- _SELECTED EXCERPT_:
#####

# I went to court



## veron (Apr 29, 2009)

Long story short, I sued someone, and my date in court was coming up... my biggest worry was that I would blush, tremble, or otherwise appear nervous when it was my turn to speak. At work we have these daily stand up meetings where we each take turns talking about what we did for the day. It's a nightmare and something I dread every day. 

Anyhow, yesterday was my day in court. I made an effort to dress nice (lol) and sit up straight. It was only the judge, court stenographer, defendant, public prosecutor, and myself there. When it was my turn to speak, I tried to focus completely on what I was saying and not think about people watching me, my face, or other things that usually make me nervous. And it turned out really great. I said everything I was planning to and I don't think I even blushed. This was such a triumph for me, as public speaking is one of my biggest fears (probably up there with the fear of sharks). Now if only I could try to perform the same way during those work meetings...


----------



## aqwsderf (Aug 16, 2013)

That's huge. Especially in such an intense scenario. Congrats 🙂


----------



## irishkarl (Apr 20, 2020)

congratulations veron....i know how tough public speaking is.....im awful at it


----------



## Kevin001 (Jan 2, 2015)

Congrats, I couldn't imagine.


----------



## twitchy666 (Apr 21, 2013)

*i WANT. I NEED!! wot's my Destiny?*

all my life

resolve all the poke, taunts

BY PAPER!!! thru my letterflap

abuse relentless

On Her Majesty's Service, seriously
The RESIDENT {specified address}

YOU & YOUT NAME YOUR ADDRESSS

HOW MANY PEOPLE LIVE THERE????????

SMS

EMAIL

all my life

bullied at supermarkets

worst by phone, recruiters, that's all over

i feel accused of all crimes, all my life

tax refunds..

what's real or fake? all is fake. every job. 32. nothing lasts.

only thing that lasts is onslaughts about all the deepest forensic credentials about all of me repeated, all lifelong forever.

how many addresses, when? when? how many? when, again & again. how many live there??? every time i answer there's more sent to me over & over:crying:


----------



## FloridaGuy48 (Jun 30, 2014)

veron said:


> Long story short, I sued someone, and my date in court was coming up... my biggest worry was that I would blush, tremble, or otherwise appear nervous when it was my turn to speak. At work we have these daily stand up meetings where we each take turns talking about what we did for the day. It's a nightmare and something I dread every day.
> 
> Anyhow, yesterday was my day in court. I made an effort to dress nice (lol) and sit up straight. It was only the judge, court stenographer, defendant, public prosecutor, and myself there. When it was my turn to speak, I tried to focus completely on what I was saying and not think about people watching me, my face, or other things that usually make me nervous. And it turned out really great. I said everything I was planning to and I don't think I even blushed. This was such a triumph for me, as public speaking is one of my biggest fears (probably up there with the fear of sharks). Now if only I could try to perform the same way during those work meetings...

#####

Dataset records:
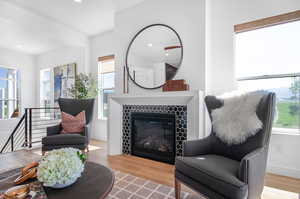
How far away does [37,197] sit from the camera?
97 centimetres

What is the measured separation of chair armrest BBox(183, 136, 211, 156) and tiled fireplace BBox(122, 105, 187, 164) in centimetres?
69

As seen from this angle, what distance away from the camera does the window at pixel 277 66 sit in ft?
7.08

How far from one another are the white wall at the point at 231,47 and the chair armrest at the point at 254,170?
1.06 metres

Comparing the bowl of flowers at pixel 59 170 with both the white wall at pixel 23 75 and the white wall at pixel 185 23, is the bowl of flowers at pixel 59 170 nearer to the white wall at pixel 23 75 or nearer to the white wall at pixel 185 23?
the white wall at pixel 185 23

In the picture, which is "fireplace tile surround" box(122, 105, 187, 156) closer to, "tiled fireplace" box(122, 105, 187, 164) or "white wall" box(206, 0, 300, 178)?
"tiled fireplace" box(122, 105, 187, 164)

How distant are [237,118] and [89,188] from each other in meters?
1.44

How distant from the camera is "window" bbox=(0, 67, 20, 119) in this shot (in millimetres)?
5254

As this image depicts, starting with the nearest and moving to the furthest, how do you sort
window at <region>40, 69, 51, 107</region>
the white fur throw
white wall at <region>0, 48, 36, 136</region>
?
the white fur throw, white wall at <region>0, 48, 36, 136</region>, window at <region>40, 69, 51, 107</region>

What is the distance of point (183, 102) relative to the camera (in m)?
2.51

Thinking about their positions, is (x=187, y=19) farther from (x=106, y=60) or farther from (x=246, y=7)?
(x=106, y=60)

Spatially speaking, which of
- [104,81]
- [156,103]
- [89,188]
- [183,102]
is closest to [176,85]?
[183,102]

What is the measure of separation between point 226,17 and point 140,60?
152 cm

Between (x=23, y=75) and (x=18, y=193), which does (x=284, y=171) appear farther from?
(x=23, y=75)

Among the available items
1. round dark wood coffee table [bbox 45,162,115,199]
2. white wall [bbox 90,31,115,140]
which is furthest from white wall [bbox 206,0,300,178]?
white wall [bbox 90,31,115,140]
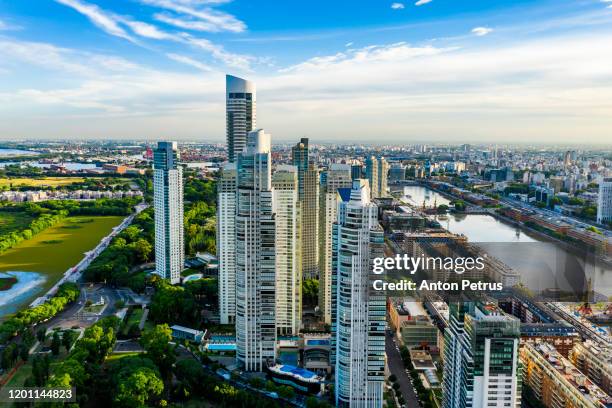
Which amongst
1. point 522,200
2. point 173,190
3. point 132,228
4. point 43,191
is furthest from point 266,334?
point 43,191

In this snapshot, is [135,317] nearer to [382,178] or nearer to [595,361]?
[595,361]

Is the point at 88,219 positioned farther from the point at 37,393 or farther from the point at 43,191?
the point at 37,393

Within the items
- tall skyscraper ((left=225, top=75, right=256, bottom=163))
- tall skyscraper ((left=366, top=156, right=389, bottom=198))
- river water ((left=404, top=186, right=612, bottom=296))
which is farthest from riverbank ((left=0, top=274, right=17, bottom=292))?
tall skyscraper ((left=366, top=156, right=389, bottom=198))

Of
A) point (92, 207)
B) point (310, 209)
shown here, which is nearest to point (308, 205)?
point (310, 209)

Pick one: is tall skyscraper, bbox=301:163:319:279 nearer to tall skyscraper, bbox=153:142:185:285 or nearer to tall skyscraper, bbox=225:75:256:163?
tall skyscraper, bbox=225:75:256:163

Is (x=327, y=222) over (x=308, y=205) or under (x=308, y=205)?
under

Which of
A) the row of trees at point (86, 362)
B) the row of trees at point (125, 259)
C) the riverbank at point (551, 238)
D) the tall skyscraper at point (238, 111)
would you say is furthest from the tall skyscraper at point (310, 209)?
the riverbank at point (551, 238)

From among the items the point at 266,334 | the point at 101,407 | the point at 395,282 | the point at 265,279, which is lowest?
the point at 101,407

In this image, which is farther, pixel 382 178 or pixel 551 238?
pixel 382 178
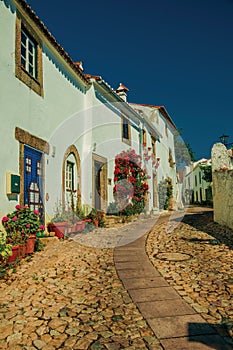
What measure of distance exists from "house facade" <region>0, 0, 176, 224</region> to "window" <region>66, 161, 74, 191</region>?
0.03 metres

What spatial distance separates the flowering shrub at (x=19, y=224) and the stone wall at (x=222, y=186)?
5.32 meters

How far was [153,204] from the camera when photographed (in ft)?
59.5

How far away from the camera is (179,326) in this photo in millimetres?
2713

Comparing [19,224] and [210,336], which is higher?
[19,224]

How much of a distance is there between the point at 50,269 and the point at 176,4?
18.9ft

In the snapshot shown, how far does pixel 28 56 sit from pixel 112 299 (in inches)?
252

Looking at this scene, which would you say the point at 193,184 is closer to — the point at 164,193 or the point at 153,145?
the point at 164,193

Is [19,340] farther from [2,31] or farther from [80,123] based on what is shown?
[80,123]

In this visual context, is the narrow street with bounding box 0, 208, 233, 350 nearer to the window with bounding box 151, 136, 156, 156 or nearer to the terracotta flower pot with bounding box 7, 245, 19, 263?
the terracotta flower pot with bounding box 7, 245, 19, 263

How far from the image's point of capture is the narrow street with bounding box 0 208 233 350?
8.45 ft

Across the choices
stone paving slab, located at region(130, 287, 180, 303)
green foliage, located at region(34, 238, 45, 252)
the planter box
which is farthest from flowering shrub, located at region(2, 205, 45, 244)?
stone paving slab, located at region(130, 287, 180, 303)

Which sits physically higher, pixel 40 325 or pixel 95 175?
pixel 95 175

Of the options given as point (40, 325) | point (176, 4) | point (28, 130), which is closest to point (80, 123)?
point (28, 130)

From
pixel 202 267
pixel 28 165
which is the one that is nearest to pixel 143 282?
pixel 202 267
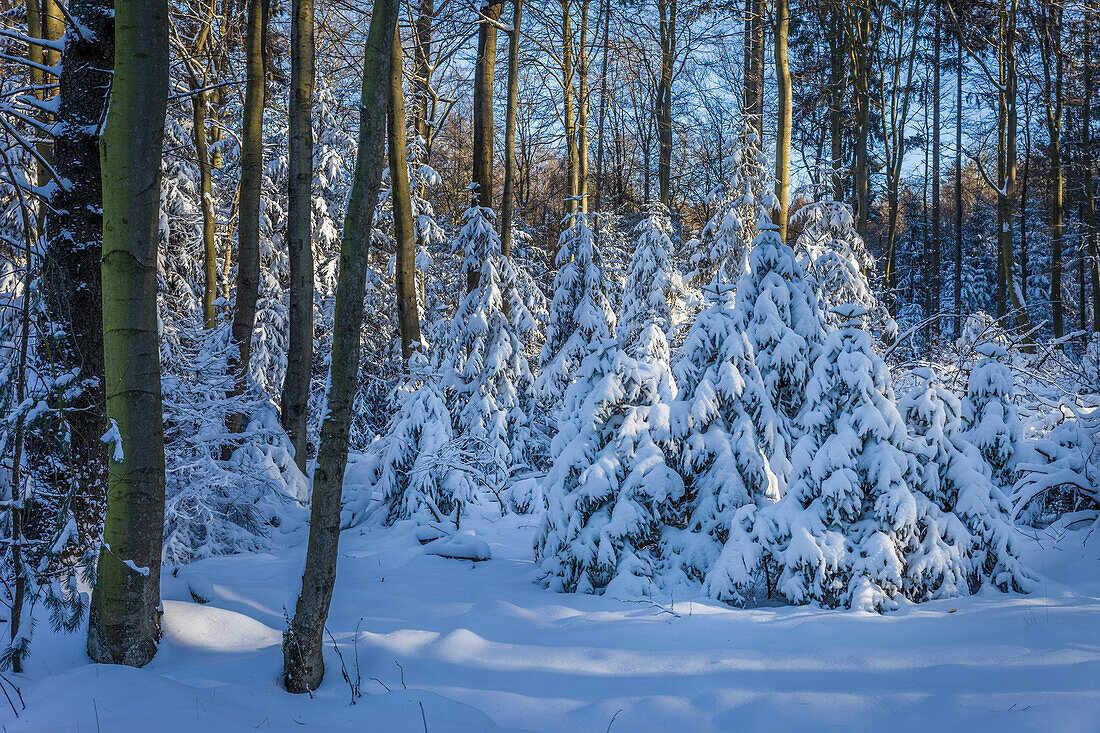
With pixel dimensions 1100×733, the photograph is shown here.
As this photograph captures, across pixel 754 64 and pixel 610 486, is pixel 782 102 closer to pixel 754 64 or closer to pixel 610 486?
pixel 754 64

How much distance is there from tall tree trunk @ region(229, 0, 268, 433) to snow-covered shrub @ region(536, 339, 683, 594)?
4.57 m

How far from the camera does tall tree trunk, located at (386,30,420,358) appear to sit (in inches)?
360

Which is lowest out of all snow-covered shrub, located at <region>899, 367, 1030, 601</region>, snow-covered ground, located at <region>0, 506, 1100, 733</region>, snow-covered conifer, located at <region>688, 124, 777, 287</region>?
snow-covered ground, located at <region>0, 506, 1100, 733</region>

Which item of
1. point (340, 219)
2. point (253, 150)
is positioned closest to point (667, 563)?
point (253, 150)

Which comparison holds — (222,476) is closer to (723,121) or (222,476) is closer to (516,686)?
(516,686)

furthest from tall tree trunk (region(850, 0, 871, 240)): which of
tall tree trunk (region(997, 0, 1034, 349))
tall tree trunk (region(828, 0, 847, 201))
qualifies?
tall tree trunk (region(997, 0, 1034, 349))

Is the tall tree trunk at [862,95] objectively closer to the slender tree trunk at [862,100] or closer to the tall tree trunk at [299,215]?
the slender tree trunk at [862,100]

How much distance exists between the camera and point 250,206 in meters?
8.22

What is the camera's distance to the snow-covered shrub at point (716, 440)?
517 cm

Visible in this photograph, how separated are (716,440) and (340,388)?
3195 mm

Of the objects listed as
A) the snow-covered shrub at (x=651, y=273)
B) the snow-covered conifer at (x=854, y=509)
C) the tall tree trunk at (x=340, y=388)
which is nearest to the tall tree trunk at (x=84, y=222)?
the tall tree trunk at (x=340, y=388)

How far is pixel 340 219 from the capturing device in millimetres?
16891

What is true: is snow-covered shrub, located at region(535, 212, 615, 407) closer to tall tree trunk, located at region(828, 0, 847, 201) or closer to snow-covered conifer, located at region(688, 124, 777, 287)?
snow-covered conifer, located at region(688, 124, 777, 287)

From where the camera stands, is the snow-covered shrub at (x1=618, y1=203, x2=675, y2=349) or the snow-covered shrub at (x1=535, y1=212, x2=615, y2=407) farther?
the snow-covered shrub at (x1=618, y1=203, x2=675, y2=349)
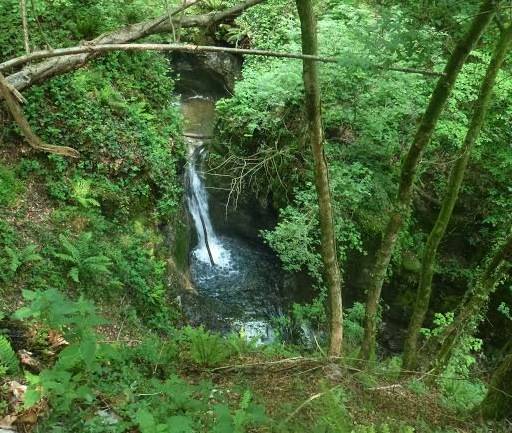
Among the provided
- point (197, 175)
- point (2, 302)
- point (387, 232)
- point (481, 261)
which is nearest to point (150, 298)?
point (2, 302)

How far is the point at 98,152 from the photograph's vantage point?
8.33 meters

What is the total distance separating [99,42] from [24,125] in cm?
268

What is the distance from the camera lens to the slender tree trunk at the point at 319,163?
14.2 ft

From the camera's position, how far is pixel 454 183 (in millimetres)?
5777

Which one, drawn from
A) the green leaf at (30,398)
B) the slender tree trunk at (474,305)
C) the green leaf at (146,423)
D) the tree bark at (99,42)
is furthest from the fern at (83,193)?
the slender tree trunk at (474,305)

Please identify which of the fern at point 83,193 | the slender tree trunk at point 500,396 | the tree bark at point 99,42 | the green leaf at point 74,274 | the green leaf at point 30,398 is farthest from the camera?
the tree bark at point 99,42

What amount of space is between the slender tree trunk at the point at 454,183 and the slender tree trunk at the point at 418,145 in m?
0.62

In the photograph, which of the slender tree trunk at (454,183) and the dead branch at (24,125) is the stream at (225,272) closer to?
the dead branch at (24,125)

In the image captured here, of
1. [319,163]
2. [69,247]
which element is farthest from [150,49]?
[69,247]

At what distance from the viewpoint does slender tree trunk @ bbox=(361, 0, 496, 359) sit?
3.82m

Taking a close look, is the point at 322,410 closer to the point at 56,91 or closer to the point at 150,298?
the point at 150,298

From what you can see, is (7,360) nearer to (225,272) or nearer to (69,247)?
(69,247)

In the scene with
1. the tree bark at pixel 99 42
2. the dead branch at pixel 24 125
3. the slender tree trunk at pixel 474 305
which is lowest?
the slender tree trunk at pixel 474 305

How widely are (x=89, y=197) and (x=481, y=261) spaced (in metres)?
9.03
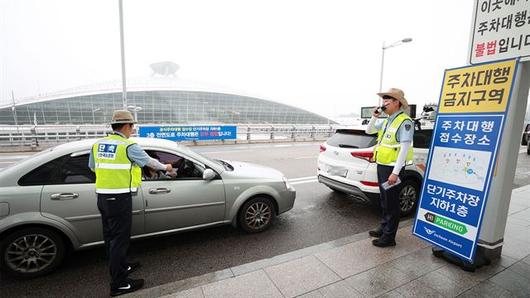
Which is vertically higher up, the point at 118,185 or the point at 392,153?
the point at 392,153

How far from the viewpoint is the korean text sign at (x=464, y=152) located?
8.16ft

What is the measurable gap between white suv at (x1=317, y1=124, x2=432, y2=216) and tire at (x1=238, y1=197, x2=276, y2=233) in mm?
1439

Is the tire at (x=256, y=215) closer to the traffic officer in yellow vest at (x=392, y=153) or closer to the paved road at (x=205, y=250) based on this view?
the paved road at (x=205, y=250)

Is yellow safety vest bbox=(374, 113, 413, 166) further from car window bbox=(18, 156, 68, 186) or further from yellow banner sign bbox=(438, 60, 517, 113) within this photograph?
car window bbox=(18, 156, 68, 186)

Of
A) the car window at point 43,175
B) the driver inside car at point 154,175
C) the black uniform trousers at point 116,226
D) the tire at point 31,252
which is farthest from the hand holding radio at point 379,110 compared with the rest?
the tire at point 31,252

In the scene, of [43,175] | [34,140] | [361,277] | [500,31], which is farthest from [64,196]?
[34,140]

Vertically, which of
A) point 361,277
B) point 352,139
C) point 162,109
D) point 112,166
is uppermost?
point 162,109

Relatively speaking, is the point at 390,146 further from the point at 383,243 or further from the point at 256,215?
the point at 256,215

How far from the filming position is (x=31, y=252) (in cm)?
275

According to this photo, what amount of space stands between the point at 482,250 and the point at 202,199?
3376 millimetres

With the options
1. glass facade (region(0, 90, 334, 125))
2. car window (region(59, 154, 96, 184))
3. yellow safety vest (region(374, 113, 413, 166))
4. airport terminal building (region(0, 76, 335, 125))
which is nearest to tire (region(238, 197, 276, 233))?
yellow safety vest (region(374, 113, 413, 166))

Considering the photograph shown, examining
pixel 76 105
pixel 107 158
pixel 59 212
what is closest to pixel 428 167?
pixel 107 158

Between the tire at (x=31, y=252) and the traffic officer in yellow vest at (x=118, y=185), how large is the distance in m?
0.79

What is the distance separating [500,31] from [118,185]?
4071mm
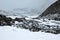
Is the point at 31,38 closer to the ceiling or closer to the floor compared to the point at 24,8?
closer to the ceiling

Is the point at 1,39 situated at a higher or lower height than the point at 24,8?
higher

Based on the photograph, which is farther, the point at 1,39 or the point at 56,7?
the point at 56,7

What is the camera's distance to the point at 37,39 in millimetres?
8219

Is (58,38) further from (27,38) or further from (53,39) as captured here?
(27,38)

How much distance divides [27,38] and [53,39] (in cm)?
142

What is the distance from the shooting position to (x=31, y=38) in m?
8.32

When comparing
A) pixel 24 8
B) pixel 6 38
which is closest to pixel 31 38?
pixel 6 38

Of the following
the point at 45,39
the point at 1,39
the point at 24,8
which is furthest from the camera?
the point at 24,8

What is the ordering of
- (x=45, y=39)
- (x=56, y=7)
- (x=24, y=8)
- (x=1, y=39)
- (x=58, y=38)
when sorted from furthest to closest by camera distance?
(x=24, y=8) < (x=56, y=7) < (x=58, y=38) < (x=45, y=39) < (x=1, y=39)

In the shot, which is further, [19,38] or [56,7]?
[56,7]

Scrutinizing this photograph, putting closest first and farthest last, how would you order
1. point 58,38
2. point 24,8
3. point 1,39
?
1. point 1,39
2. point 58,38
3. point 24,8

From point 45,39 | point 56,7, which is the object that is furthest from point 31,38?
point 56,7

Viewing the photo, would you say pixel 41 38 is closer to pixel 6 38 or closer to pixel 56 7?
pixel 6 38

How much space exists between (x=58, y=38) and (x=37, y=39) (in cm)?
140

#####

- _WHAT YOU WILL DO_:
1: In the forum thread about going to court, why does veron call speaking in court such a triumph? Answer in one to three sentences.
2: In the forum thread about going to court, which fear does veron rank alongside the fear of public speaking?
These records are separate material, unrelated to the forum thread.

- _SOLUTION SET_:
1: Public speaking is one of veron's biggest fears, so getting through it without appearing nervous was a major success. Veron said everything that was planned and doesn't think there was even any blushing.

2: The fear of sharks.